Et ce n’était pas tout. Le buzz concernant Ruetcel faisait tache d’huile, il se répandait de manière virale sur les réseaux sociaux. L’audience et les échos de ses travaux et de ses thèses prenaient des proportions vraiment préoccupantes. Ils impactaient de nombreuses organisations internationales. La direction générale de l’agence avait organisé pour lui une présentation de ses travaux lors du Sommet mondial pour le développement durable de Johannesburg. Et voici maintenant qu’il était question qu’il soit invité à Davos au World Economic Forum. Partout où il passait, ses arguments frappaient les imaginations et suscitaient l’enthousiasme. Et plus le temps passait, plus il accumulait, massivement, des données, des découvertes et des analyses qui renforçaient ses thèses. Le succès de ses idées menaçait d’avoir des répercussions substantielles sur la pensée économique et sur l’Onu, et de provoquer des turbulences malvenues dans le business as usual.

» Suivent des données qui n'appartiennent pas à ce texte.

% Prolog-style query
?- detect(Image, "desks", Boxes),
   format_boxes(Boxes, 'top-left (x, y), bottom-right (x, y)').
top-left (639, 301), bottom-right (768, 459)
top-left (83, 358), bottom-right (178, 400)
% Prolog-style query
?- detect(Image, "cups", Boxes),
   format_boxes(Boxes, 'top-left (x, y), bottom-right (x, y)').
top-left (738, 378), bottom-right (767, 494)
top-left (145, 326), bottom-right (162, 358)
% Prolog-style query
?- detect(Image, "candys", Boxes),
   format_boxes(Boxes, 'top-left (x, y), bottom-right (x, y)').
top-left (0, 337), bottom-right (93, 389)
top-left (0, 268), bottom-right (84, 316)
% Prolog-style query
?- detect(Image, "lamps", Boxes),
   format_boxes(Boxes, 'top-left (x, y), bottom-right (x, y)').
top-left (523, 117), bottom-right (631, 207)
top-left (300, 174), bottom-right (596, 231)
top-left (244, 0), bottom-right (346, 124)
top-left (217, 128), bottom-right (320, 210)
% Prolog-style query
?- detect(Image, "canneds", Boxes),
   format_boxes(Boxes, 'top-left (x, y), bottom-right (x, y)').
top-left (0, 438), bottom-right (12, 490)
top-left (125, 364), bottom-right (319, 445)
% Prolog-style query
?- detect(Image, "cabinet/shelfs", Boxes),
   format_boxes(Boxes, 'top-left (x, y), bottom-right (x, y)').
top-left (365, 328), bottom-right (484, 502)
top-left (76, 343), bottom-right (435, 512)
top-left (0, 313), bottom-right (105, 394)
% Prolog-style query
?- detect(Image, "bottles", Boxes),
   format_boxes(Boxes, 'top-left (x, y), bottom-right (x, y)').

Une semaine après la conférence de Ruetcel, les Saxophones avaient pu avoir accès, grâce à un petit travail d’espionnage informatique, à l’ensemble de ses archives et de sa correspondance. L’analyse de ce matériel était en cours. Mais à première vue, tout semblait confirmer qu’il y avait là des choses inquiétantes pour les intérêts de l’OCDE.
Bref, les ambassadeurs de l’Australie, du Royaume-Uni, de la Nouvelle-Zélande et du Canada suggérèrent à l’ambassadrice américaine d’user de son poids politique et financier auprès du directeur général pour que l’agence soit débarrassée de ce qu’ils appelaient l’OVNI-Ruetcel. Ils avaient mené une petite enquête sur son compte. Au fond, c’était un solitaire. Un esprit brillant, certes ‒ un visionnaire, sans aucun doute. Mais ce n’était pas un politique. Il n’avait pas su s’attirer la protection de sa propre ambassade. C’était un électron libre, en somme. Si l’on s’y prenait bien, il tomberait facilement. Il faudrait pour cela continuer de le harceler un peu, sans doute, et par tous les moyens. Mais aussi et surtout, il était nécessaire que l’ordre de l’éjecter vienne de haut, du Pharaon lui-même. L’heure était venue, il fallait agir. Mais seuls les USA, de l’avis des Saxophones, pourraient obtenir du Pharaon la disgrâce du professeur Ruetcel.